ISLAMABAD – With the breaches in many embankments that were washed away in last year’s flood still un-repaired, the residents of the flood-hit areas are haunted by the threat of fresh deluge which could prove even more disastrous.
According to the Flood Reconstruction Plan 2010-11 of the Planning Commission of Pakistan, around 78 districts of the country covering 50,000 square kilometers were inundated last year, leaving 20 million affected and rendering 1.6 million homeless.
According to the report, agriculture and road networks were the worst affected. Crops spreading over 2 million hectares were destroyed in the floods per the report. Some independent sources, however, claimed 2 main reasons were the primary factors that caused the huge losses: Embankments were not breached properly to save the land of certain influential people.
No repair work had been done on the breaches for years before the flood.
According to the Damaged and Need Assessment (DNA) report, carried out by the World Bank and the Asian Development Bank, the damages in agriculture sector account for 50 percent of the total losses of $10 billion.
Despite all the estimates, no major reconstruction work has been initiated so far, leaving the flood victims at a much greater risk than before.

────────────────────

#### TASKS FOR THIS EXERCISE
(1) Answer these questions from the article on Pakistan's floods:
(a) How many people were left homeless by last year's flooding?
(b) Over how many hectares were crops destroyed?
(c) Which two institutions carried out the Damaged and Need Assessment report?
(2) In the article on Pakistan's floods, take the part that opens with "ISLAMABAD – With" and closes with "1.6 million homeless.", and give it again with "deluge" swapped for "inundation".
(3) Turn the paragraph of the article on Pakistan's floods that begins "According to the Flood Reconstruction Plan" into a short bulleted list that keeps its main facts.

#### EXCERPTED DATA
────────────────────

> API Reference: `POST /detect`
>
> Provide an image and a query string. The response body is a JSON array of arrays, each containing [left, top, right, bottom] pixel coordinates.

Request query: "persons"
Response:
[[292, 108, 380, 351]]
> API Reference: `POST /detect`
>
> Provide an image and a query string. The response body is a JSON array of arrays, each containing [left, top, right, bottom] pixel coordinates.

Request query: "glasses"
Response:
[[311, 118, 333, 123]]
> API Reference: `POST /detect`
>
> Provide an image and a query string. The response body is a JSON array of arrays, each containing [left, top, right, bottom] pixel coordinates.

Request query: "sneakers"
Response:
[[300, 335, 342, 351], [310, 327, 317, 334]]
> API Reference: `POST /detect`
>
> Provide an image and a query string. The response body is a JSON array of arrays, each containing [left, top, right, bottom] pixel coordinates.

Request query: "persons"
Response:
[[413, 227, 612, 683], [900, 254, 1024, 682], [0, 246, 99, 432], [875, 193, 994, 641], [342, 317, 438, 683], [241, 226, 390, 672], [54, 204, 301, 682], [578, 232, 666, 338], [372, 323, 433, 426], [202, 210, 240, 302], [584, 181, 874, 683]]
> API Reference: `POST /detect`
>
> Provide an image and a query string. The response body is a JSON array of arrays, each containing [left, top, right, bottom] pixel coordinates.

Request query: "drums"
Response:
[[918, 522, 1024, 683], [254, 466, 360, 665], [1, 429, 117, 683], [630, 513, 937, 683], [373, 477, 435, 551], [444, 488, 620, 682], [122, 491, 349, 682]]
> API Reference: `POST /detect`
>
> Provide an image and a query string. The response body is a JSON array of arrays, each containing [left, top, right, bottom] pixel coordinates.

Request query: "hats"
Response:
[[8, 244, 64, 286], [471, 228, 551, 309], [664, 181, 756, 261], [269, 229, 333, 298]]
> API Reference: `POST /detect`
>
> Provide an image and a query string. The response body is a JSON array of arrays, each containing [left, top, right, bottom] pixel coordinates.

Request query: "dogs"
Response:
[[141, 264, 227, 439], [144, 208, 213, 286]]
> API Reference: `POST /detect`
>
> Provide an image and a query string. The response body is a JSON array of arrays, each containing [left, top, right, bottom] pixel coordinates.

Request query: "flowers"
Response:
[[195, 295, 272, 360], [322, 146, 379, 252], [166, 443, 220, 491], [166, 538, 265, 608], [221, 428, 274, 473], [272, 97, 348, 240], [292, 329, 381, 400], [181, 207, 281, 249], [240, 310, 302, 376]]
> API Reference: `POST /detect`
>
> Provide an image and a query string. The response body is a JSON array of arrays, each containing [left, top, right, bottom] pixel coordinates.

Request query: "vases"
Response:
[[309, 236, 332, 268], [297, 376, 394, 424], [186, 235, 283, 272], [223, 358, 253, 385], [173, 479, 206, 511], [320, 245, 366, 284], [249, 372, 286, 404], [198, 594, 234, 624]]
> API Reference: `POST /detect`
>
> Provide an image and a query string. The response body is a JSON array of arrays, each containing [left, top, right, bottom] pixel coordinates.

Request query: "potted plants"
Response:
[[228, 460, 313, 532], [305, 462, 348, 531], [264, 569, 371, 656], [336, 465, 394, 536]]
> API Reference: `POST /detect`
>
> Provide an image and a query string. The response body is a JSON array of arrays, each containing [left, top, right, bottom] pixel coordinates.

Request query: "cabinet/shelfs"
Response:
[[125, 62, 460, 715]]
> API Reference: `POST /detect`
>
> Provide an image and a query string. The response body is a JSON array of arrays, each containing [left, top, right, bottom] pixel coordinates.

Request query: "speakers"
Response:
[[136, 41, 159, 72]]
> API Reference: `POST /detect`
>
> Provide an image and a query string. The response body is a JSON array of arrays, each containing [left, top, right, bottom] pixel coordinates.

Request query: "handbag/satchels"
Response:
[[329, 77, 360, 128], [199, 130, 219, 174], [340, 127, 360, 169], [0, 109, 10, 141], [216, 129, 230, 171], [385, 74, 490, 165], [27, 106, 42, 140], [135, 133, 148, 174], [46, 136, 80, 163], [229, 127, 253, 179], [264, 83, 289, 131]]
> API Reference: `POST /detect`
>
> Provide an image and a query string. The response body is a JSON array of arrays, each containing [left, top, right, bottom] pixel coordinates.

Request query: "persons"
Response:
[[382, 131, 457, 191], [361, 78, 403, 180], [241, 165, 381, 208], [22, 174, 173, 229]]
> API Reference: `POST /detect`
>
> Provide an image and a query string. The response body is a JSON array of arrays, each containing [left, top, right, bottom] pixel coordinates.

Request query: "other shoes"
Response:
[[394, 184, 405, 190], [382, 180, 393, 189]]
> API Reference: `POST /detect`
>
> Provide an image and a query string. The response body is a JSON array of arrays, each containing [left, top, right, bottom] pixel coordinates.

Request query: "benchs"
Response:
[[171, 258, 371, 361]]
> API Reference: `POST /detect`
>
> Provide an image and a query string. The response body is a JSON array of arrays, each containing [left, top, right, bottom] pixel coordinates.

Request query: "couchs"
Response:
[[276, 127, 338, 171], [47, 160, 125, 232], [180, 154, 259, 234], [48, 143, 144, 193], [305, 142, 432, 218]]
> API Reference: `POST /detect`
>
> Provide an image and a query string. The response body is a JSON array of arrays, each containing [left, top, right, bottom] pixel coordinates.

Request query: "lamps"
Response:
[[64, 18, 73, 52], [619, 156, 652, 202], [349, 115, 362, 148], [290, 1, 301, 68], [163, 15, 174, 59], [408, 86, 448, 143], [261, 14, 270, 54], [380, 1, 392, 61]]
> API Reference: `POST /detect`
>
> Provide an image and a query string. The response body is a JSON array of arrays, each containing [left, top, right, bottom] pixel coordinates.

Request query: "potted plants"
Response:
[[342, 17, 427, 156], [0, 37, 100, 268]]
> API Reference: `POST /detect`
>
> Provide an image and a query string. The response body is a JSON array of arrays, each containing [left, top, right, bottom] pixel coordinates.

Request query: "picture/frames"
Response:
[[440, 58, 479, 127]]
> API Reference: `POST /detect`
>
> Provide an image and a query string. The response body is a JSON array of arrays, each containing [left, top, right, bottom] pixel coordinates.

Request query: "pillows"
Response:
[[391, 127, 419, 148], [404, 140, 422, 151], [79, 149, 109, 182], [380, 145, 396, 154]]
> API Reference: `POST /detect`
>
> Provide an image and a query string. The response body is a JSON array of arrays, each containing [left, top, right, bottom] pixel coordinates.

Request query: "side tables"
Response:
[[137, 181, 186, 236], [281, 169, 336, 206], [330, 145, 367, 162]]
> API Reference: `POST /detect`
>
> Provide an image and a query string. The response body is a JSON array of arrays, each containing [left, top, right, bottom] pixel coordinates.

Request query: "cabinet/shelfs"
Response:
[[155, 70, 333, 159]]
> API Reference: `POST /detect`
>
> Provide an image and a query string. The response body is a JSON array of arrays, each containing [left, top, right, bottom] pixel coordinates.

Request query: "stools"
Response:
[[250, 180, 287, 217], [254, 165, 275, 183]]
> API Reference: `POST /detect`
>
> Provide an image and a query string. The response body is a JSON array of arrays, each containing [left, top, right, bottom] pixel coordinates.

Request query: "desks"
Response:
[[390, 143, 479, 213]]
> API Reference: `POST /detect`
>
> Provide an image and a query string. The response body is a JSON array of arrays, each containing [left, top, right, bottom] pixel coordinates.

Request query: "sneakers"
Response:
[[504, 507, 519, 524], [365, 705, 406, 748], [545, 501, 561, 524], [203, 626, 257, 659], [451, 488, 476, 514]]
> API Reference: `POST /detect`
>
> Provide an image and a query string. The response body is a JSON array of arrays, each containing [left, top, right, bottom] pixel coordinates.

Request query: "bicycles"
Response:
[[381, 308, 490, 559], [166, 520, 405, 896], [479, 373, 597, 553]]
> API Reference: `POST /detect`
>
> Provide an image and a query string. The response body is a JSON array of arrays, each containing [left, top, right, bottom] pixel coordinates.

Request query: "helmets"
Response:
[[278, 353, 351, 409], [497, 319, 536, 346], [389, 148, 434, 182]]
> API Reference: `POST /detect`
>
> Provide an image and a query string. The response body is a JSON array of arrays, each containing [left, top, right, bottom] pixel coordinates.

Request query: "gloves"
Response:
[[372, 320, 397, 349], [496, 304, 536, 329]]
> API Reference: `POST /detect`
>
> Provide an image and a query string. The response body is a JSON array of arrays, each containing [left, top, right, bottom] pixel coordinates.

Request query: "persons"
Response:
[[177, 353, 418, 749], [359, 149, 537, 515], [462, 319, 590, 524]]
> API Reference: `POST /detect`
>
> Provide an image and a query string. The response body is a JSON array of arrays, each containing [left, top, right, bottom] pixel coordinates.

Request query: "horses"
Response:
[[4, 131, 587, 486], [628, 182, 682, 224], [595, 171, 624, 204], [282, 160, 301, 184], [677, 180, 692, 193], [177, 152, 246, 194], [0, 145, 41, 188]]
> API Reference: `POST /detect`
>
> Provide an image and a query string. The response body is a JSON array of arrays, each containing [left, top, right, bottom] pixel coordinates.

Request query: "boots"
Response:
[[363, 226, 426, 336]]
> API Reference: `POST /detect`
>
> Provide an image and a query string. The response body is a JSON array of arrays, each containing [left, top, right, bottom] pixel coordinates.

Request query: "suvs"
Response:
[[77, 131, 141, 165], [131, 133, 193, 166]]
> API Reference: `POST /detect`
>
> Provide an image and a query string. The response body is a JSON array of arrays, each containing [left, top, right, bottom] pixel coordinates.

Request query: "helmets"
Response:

────────────────────

#### TASK ANSWERS
(1)
(a) 1.6 million
(b) Over 2 million hectares
(c) The World Bank and the Asian Development Bank

(2)
ISLAMABAD – With the breaches in many embankments that were washed away in last year’s flood still un-repaired, the residents of the flood-hit areas are haunted by the threat of fresh inundation which could prove even more disastrous.
According to the Flood Reconstruction Plan 2010-11 of the Planning Commission of Pakistan, around 78 districts of the country covering 50,000 square kilometers were inundated last year, leaving 20 million affected and rendering 1.6 million homeless.

(3)
- Source: Flood Reconstruction Plan 2010-11 of the Planning Commission of Pakistan
- About 78 districts inundated last year
- Area covered: 50,000 square kilometers
- 20 million people affected
- 1.6 million left homeless